An early morning fire March 29 destroyed a building that houses the executive offices of the Highlander Education and Research Center in Jefferson County. The center, located in New Market, has become internationally renowned for its work in social justice and leadership education since is founding more than 86 years ago.
The cause of the fire is still being investigated by local and state authorities.
A statement released last week by the the Highland Center, which hosted civil rights legends such as Dr. Martin Luther King Jr. and Rosa Parks in the 1950s, said a “symbol connected to the white power movement” was found spray-painted in the parking lot connected to the main building.
“While we do not know the names of the culprits, we know the white power movement has been increasing and consolidating power across the South, Across the nation and globally,” the center posted on Facebook.
Jason Bembry, a professor of the Old Testament at Emmanuel Christian Seminary at Milligan College, is organizing a vigil to begin 8 p.m. Thursday to show solidarity for the Highland Center, and to call attention to similar fires recently set in Louisiana. Participants will meet at the Happy Valley Elementary School parking and gather on the Tweetsie Trail to walk sixth-tenths of a mile toward Elizabethton before stopping at a marker recognizing Myles Horton, the founder of the Highland Center, and his involvement in organized labor at the local rayon plant in the 1930s.

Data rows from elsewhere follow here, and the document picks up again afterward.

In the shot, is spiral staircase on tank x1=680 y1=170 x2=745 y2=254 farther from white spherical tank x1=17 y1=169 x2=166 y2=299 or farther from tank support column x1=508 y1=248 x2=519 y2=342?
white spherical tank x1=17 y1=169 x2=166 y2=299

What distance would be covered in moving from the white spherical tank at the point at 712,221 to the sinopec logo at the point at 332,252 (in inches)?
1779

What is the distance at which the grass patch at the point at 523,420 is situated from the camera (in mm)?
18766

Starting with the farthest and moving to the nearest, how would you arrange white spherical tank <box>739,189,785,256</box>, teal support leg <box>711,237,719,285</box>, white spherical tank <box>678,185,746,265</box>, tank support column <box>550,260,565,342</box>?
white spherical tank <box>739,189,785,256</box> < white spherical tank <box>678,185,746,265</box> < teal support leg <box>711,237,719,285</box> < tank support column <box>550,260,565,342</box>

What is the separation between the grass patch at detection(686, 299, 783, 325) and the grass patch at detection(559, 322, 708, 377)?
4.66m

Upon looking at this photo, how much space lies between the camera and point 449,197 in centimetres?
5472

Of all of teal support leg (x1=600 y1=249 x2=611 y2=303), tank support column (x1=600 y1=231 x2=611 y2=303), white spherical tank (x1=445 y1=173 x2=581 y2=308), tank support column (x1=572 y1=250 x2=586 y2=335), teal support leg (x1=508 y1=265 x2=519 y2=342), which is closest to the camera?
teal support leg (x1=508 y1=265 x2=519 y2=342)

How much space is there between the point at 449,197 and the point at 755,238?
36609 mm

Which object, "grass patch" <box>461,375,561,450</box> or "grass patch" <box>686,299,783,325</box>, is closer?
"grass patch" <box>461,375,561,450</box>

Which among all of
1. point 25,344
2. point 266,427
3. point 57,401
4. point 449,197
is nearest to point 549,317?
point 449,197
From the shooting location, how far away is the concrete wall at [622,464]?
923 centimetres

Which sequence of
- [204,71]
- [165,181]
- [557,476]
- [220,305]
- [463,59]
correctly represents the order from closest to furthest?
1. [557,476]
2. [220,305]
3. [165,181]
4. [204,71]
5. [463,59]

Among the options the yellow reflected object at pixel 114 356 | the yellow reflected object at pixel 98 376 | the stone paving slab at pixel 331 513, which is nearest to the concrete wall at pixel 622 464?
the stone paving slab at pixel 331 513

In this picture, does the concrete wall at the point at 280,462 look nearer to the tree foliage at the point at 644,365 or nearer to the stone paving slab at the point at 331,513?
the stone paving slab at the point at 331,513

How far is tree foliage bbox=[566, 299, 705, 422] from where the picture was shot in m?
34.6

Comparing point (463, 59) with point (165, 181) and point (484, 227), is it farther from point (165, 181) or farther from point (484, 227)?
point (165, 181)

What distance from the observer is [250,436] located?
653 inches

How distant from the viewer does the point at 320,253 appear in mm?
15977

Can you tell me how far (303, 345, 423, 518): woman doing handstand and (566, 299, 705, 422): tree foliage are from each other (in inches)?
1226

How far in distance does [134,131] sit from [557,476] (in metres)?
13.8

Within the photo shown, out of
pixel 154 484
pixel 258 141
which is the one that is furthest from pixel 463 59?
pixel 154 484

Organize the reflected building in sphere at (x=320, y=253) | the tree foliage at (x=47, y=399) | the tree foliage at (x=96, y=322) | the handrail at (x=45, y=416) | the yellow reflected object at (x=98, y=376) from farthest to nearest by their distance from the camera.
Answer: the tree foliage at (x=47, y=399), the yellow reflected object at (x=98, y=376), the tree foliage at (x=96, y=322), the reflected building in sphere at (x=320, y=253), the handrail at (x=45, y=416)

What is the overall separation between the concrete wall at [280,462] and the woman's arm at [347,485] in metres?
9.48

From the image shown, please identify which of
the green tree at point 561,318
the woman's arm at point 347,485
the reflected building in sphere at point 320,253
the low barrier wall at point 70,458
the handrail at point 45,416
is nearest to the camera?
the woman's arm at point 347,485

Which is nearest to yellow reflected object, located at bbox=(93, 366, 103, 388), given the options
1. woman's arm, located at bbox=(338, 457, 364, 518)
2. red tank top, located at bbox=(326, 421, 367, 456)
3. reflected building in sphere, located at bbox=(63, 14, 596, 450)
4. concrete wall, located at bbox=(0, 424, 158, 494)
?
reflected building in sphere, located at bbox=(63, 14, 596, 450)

“There is a real historical connection to the Highland Center here,” Bembry said. “Highlander has been helping the people in Appalachia achieve a better quality of life for many decades. We will stand in support of its mission.”
He said the 45-minute vigil will include a poetry recital, group singing and a performance by the Greater Love Church Choir. He said pastors and members of a number of area churches, as well as his students and others from Milligan College and Emmanuel are expected to attend.